HintMR: Eliciting Stronger Mathematical Reasoning in Small Language Models
Jawad Hossain, Xiangyu Guo, Jiawei Zhou, Chong Liu

TL;DR
HintMR introduces a cooperative two-model framework where a hint-generating small language model guides a reasoning model through multi-step mathematical problems, significantly improving accuracy.
Contribution
This work presents a novel hint-assisted reasoning framework that decomposes solutions into steps with context-aware hints generated by a separate model, enhancing small language models' mathematical reasoning.
Findings
Hint assistance improves reasoning accuracy across benchmarks.

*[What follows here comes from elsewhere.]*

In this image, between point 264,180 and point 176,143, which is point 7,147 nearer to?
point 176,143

The cooperative system reduces error propagation in multi-step reasoning.
Structured hint generation enhances small language models' problem-solving capabilities.
Abstract
Small language models (SLMs) often struggle with complex mathematical reasoning due to limited capacity to maintain long chains of intermediate steps and to recover from early errors. We address this challenge by introducing a hint-assisted reasoning framework that incrementally guides SLMs through multi-step mathematical problem solving. Our approach decomposes solutions into sequential reasoning steps and provides context-aware hints, where hints are generated by a separate SLM trained via distillation from a strong large language model. While the hint-generating SLM alone is not capable of solving the problems, its collaboration with a reasoning SLM enables effective guidance, forming a cooperative two-model system for reasoning. Each hint is generated conditionally on the problem statement and the accumulated reasoning history, providing stepwise, localized guidance without…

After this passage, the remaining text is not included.